Persoalan yang dihadapi oleh tokoh-tokohnya adalah persoalan masyarakat dunia ketiga (masyarakat yang sedang berkembang). Begitu pun cara tokoh-tokoh tersebut menghadapi persoalan dan konflik yang dia alami. Mereka semua cenderung ngelangut dan mendialogkannya dengan diri sendiri, bukan dihadapi secara nyata melalui jalur hukum atau fakta-fakta. Ini semua memang monolog panjang bagi Arifin, mungkin setelah pertunjukan berlangsung dia berharap penontonlah yang harus bertindak.

Bukan sekedar bercerita


Semua naskah karya Arifin C. Noer bukanlah sekedar cerita drama, dia lahir dari sebuah pergulatan panjang tentang masyarakat ini. Oleh karenanya tokoh-tokohnya tidak pernah berwajah tunggal, dia adalah wakil kita semua, wakil orang-orang yang tertindas, orang-orang yang gelisah mencari Tuhannya, para guru dan orang tua yang gelisah akan bobroknya dunia pendidikan, para istri yang tak kuat menahan beban kebutuhan dapur yang terus melonjak, para buruh yang terus diperas dan tidak pernah berhenti untuk istirahat. Dan kesemuanya itu dihayati tokoh-tokohnya sampai lebur ketulang sum-sum.
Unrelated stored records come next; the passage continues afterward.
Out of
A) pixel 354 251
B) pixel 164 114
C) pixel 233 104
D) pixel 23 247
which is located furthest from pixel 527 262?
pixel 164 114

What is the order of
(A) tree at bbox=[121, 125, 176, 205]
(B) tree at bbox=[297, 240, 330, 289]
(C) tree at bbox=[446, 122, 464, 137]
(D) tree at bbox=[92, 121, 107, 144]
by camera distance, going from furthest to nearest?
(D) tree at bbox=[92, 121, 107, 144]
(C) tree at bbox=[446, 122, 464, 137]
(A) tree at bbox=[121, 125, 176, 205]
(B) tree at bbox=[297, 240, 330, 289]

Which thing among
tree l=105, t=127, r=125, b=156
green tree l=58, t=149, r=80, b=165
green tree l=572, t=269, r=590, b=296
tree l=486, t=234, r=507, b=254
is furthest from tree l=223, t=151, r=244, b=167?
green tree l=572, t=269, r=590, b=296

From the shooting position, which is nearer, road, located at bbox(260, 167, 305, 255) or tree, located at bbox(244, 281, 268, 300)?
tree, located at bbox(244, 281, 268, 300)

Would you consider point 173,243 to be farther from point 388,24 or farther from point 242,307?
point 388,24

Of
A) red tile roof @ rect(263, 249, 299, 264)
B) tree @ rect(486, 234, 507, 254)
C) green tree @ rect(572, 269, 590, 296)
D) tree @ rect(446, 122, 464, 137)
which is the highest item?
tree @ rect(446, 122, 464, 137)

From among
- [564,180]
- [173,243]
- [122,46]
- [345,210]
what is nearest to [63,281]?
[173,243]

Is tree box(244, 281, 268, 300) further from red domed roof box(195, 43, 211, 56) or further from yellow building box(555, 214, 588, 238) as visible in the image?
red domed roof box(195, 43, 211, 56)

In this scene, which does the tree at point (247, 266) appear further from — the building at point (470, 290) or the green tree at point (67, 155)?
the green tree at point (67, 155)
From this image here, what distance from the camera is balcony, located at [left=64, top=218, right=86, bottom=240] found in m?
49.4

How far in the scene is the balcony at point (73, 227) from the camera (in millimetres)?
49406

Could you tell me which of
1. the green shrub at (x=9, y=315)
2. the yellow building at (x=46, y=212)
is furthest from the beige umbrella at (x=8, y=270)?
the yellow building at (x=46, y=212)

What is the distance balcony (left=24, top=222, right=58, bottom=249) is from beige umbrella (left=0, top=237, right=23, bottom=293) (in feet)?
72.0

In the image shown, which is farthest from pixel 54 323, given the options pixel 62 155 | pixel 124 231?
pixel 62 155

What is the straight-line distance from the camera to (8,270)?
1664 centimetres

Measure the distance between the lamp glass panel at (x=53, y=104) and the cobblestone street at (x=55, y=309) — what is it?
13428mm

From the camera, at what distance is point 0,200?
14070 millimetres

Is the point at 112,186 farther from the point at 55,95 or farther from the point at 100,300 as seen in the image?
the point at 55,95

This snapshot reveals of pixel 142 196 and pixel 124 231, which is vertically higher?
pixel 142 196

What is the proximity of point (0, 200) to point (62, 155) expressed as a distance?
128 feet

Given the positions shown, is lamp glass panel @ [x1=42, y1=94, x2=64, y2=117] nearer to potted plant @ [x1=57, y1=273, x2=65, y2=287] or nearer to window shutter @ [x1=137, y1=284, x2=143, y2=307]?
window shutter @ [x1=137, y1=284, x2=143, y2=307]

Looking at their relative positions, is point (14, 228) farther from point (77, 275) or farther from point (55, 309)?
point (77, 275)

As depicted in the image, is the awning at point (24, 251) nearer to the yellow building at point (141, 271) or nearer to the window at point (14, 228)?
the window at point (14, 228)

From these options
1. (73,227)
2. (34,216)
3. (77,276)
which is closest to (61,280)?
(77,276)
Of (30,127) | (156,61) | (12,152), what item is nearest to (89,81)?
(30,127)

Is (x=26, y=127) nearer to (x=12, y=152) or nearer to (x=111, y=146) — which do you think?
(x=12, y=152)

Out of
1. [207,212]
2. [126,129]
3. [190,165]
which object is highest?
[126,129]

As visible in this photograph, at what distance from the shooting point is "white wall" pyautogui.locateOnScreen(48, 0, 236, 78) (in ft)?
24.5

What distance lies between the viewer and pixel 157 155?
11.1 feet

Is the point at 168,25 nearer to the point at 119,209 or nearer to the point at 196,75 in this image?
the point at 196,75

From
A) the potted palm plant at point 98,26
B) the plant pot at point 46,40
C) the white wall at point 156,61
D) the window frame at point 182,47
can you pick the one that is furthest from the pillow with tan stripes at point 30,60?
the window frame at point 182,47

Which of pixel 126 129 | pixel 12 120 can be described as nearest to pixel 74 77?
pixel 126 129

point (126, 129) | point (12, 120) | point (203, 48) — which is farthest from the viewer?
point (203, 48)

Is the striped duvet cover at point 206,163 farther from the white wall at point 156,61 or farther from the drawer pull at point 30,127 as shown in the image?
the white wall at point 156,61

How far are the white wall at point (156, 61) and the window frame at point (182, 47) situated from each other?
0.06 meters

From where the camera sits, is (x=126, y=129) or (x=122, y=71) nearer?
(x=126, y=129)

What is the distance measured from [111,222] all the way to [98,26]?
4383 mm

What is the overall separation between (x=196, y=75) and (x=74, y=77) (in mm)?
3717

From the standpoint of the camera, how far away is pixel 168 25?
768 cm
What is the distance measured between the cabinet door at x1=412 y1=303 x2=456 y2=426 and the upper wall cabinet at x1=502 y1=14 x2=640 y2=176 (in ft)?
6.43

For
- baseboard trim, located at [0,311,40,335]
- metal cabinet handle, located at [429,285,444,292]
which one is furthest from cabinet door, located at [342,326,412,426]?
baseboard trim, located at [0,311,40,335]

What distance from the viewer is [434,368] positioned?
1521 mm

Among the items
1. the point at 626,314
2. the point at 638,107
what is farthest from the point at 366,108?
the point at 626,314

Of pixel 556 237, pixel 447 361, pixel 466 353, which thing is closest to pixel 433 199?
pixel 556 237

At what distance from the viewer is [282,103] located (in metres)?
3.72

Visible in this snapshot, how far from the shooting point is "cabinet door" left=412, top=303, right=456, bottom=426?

Penghayatan maksimal inilah yang tidak dirasakan penonton dalam pentas Teater Tanya YAI di Taman Ismail Marzuki (TIM) tanggal 22 Oktober 2010 kali ini,  sehingga pertunjukan Kocak-Kacik yang disuguhkan hanya sampai pada narasi sebuah cerita. Begitu banyak konflik, suasana dan imaji-imaji yang disuguhkan dalam naskah ini tidak menemukan peristiwa dramatiknya. Pertunjukan yang berdurasi 90 menit ini nyaris hanya datar-datar saja, terasa tidak bergerak dan hanya jalan ditempat.  Karakterisasi tokoh yang begitu bervariatif latar belakang kehidupannya, dalam Pementasan Teater Tanya YAI ini tak terasa perbedaannya, baik dalam kostum, warna vocal dan tingkah lakunya di atas panggung, padahal dari sisi materi pemain nampak sekali beberapa pemain cukup menunjukkan bakatnya, misalnya pemeran Eroh (Indah Palupi) dan Ibu (Ipeh).

Pun konsep ruang dan artistik pertunjukan (termasuk lighting dan costum) yang disuguhkan oleh penata artistik (Cmuks), terasa ada yang bertabrakan dengan konsep pengadeganan yang diinginkan oleh sutradara. Konsep set dengan panggung proscenium dan peletakan property panggung yang serba simetris dan kaku ini sangat perlu untuk didialogkan ulang apakah sudah sesuai dengan konsep pengadeganan yang diinginkan naskah Kocak Kacik dalam pertunjukan kali ini, sehingga mampu fleksibel dan siap menyelusup ke semua ruang dan waktu. Dan tak kalah penting jangan melupakan wajah ke-Indonesia-an yang selalu melatar belakangi naskah-naskah Arifin C. Noer.